Why Khodorkovsky verdict postponed

The verdict in the trial of former Yukos CEO Mikhail Khodorkovsky and his business partner Platon Lebedev will come down only after foreign dignitaries, expected to swarm Moscow for the May 9 VE-Day celebrations and the Russia-EU Summit, leave the country, both Gazeta and Vedomosti reported.

The postponement of the verdict came as a surprise, with several theories circulating in attempts to explain the development. Duma lawmaker Vladimir Ryzhkov suggested it was for religious reasons, so as not to punish Khodorkovsky in the run-up to Orthodox Easter. Many others pointed their fingers abroad, citing President Vladimir Putin's historic trip to Israel, where some embattled Russian oligarchs, including Khodorkovsky's ally, Leonid Nevzlin, have found asylum and citizenship.

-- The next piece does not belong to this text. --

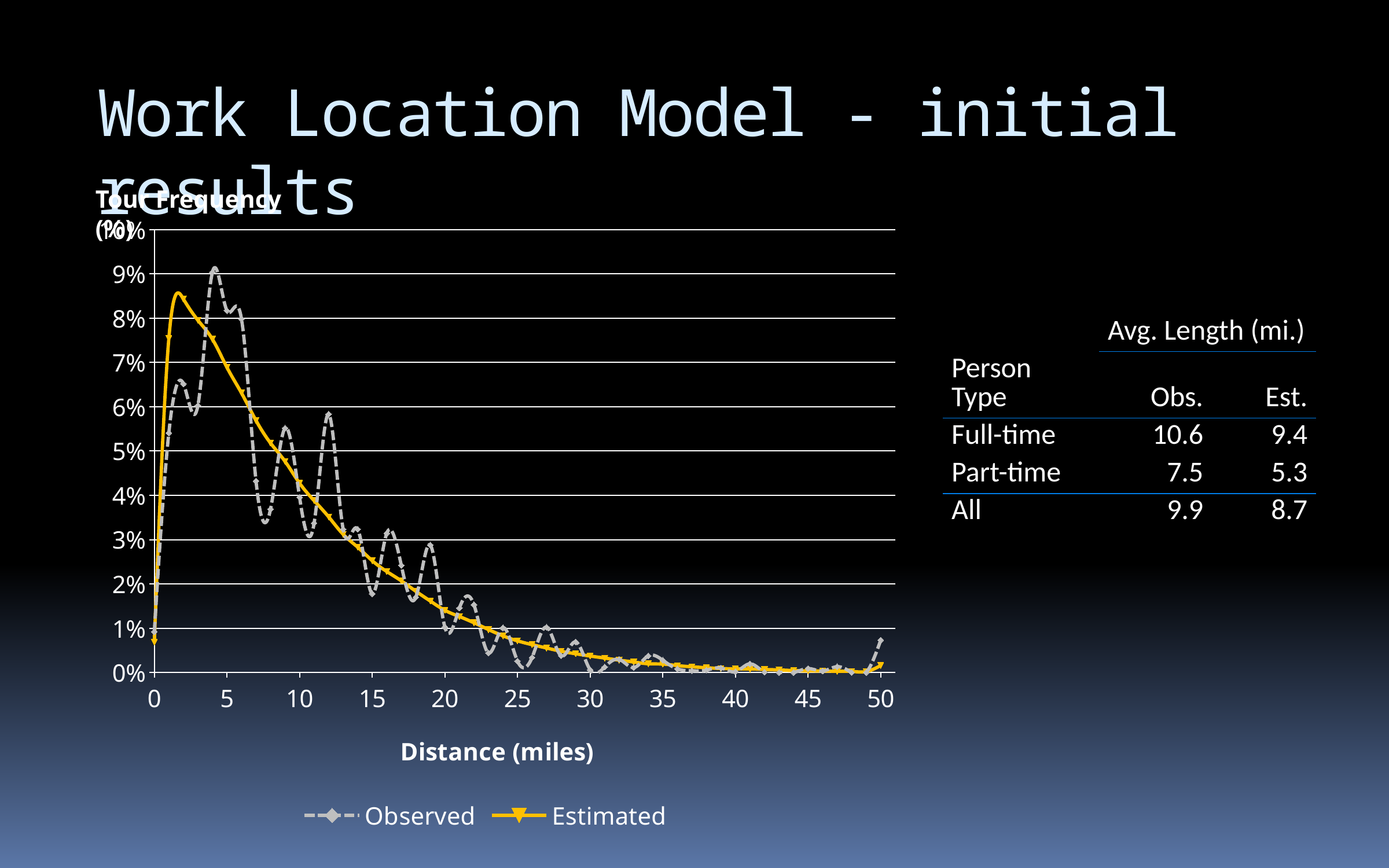
Is the peak value of the Estimated series greater or less than 9%? less What kind of chart is shown on the slide? line chart After the peak near 2 to 4 miles, do the values generally rise or fall as distance increases? fall What is the title of the chart's x axis? Distance (miles) At a distance of 8 miles, which series has the higher value, Observed or Estimated? Estimated Is the Estimated value at 30 miles greater or less than 1%? less Is the peak value of the Estimated series greater or less than 8%? greater Which series reaches the higher peak value, Observed or Estimated? Observed What are the two series named in the chart's legend? Observed and Estimated How many series does the chart's legend list? 2 At a distance of 5 miles, which series has the higher value, Observed or Estimated? Observed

Nevzlin says Russian officials do not want to raise the sensitive issue just before the impending celebrations, although many Russian analysts doubt that is the reason for the court's decision.

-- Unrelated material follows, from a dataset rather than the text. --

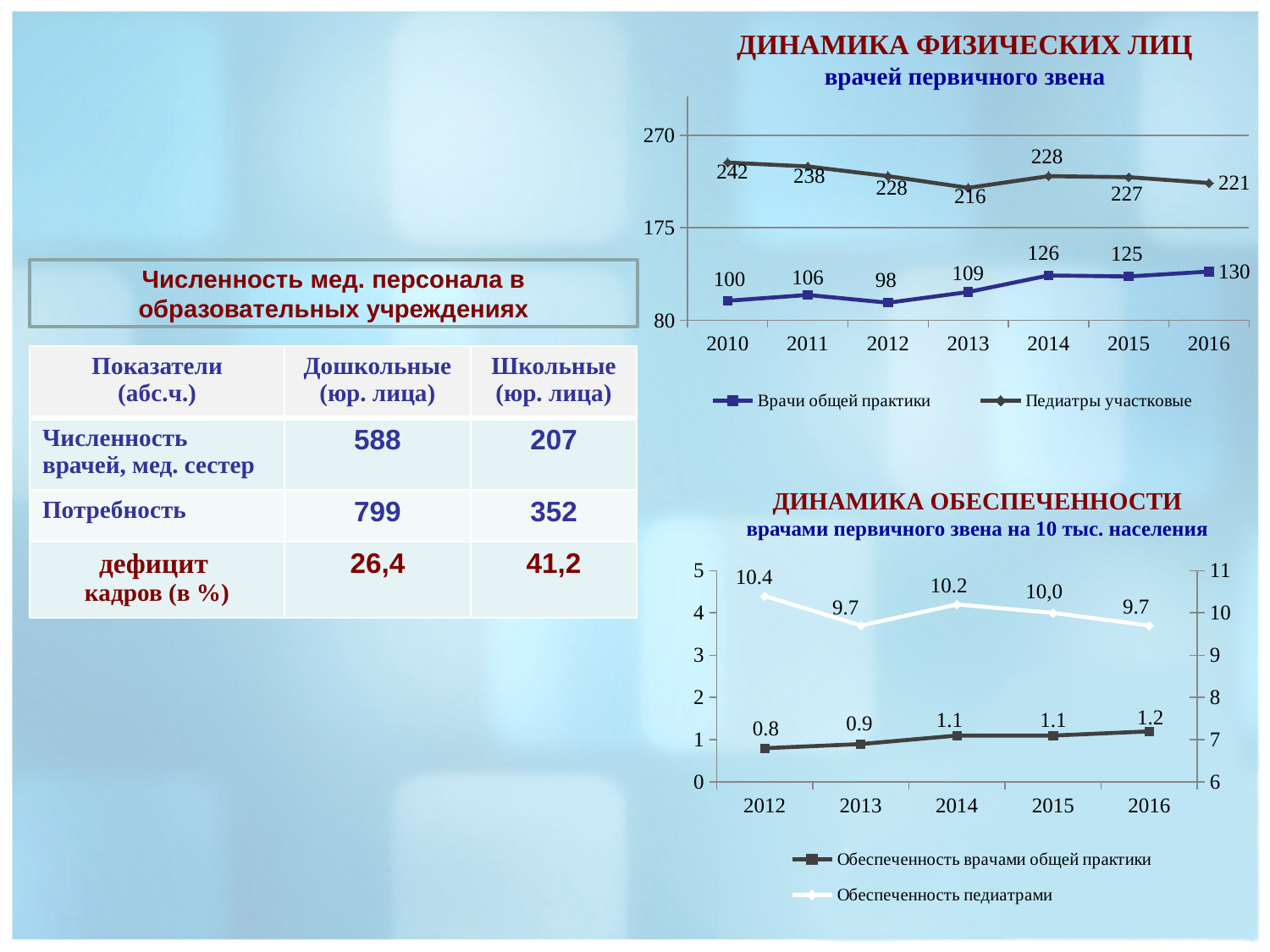
In the chart 'ДИНАМИКА ФИЗИЧЕСКИХ ЛИЦ', in which year is the value for 'Педиатры участковые' lowest? 2013 In the chart 'ДИНАМИКА ОБЕСПЕЧЕННОСТИ', what is the value for 'Обеспеченность педиатрами' in 2014? 10.2 In the chart 'ДИНАМИКА ОБЕСПЕЧЕННОСТИ', which is larger in 2016: 'Обеспеченность педиатрами' or 'Обеспеченность врачами общей практики'? Обеспеченность педиатрами In the chart 'ДИНАМИКА ФИЗИЧЕСКИХ ЛИЦ', what is the value for 'Врачи общей практики' in 2013? 109 In the chart 'ДИНАМИКА ФИЗИЧЕСКИХ ЛИЦ', how many years are shown on the x axis? 7 How many series does the legend of the chart 'ДИНАМИКА ОБЕСПЕЧЕННОСТИ' list? 2 In the chart 'ДИНАМИКА ФИЗИЧЕСКИХ ЛИЦ', does the value for 'Педиатры участковые' generally rise or fall from 2010 to 2016? fall In the chart 'ДИНАМИКА ОБЕСПЕЧЕННОСТИ', what is the value for 'Обеспеченность врачами общей практики' in 2012? 0.8 What kind of chart is 'ДИНАМИКА ОБЕСПЕЧЕННОСТИ'? line chart In the chart 'ДИНАМИКА ФИЗИЧЕСКИХ ЛИЦ', in which year is the value for 'Врачи общей практики' highest? 2016 In the chart 'ДИНАМИКА ФИЗИЧЕСКИХ ЛИЦ', what is the value for 'Педиатры участковые' in 2016? 221 In the chart 'ДИНАМИКА ФИЗИЧЕСКИХ ЛИЦ', what is the difference between 'Педиатры участковые' and 'Врачи общей практики' in 2010? 142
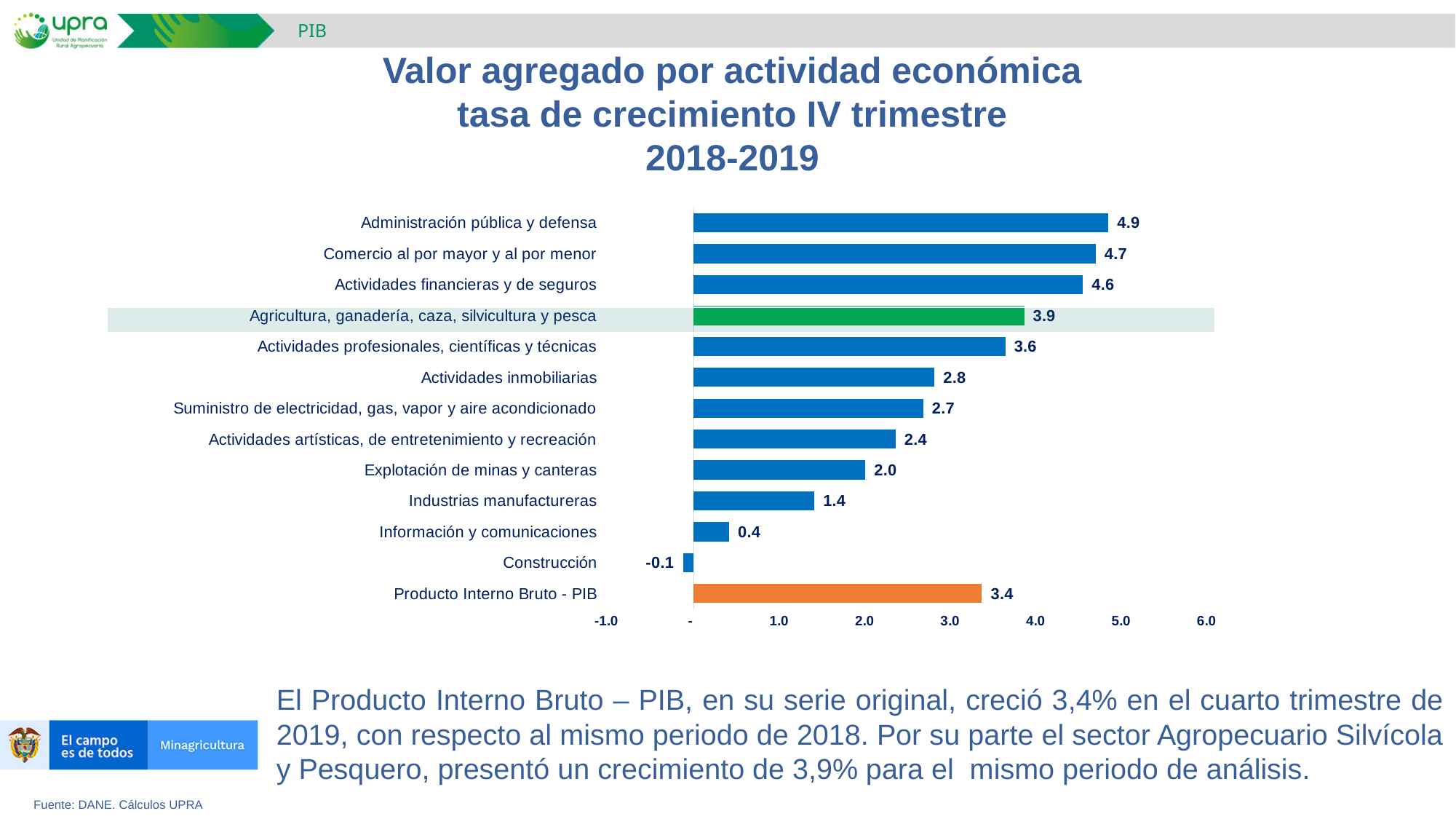
Which is larger, Actividades inmobiliarias or Explotación de minas y canteras? Actividades inmobiliarias What is the value for Información y comunicaciones? 0.4 Which category has the highest value? Administración pública y defensa Is the value for Industrias manufactureras greater or less than 2.0? less What is the difference between Administración pública y defensa and Comercio al por mayor y al por menor? 0.2 How many categories are shown in the chart? 13 What kind of chart is shown on the slide? bar chart Which category has the lowest value? Construcción What is the value for Construcción? -0.1 What colour is the bar for Producto Interno Bruto - PIB? orange What is the value for Agricultura, ganadería, caza, silvicultura y pesca? 3.9 What is the value for Producto Interno Bruto - PIB? 3.4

The Center for Political Technology's Deputy General Director Alexei Makarkin says neither the festivities - world leaders, he says, would hardly scuffle over a criminal issue during VE-Day celebrations - nor Putin's engagement in Israel effected the verdict timing.

Makarkin says the Kremlin simply hasn't decided what to do about the disenthroned oligarch and his partner.

"The Kremlin lacks consensus about what the sentence should be," he said.

But Renaissance Capital Chairman Oleg Kiselyov warns against hasty predictions in the case.

"Of course, hawks will say the sentence is meant to be so harsh that it should not be aired with many foreign leaders around, but hopefully the judges will build their decision on the most liberal part of the president's state-of-the-nation address," he said.

Though the verdict postponement is widely seen as a factor behind yesterday's RTS downgrade, analysts say the case's influence on the market mood should not be overestimated.

"This is no longer an issue," said Aton General Director Alexander Kandel, who argues the major players in the case expect a harsh verdict.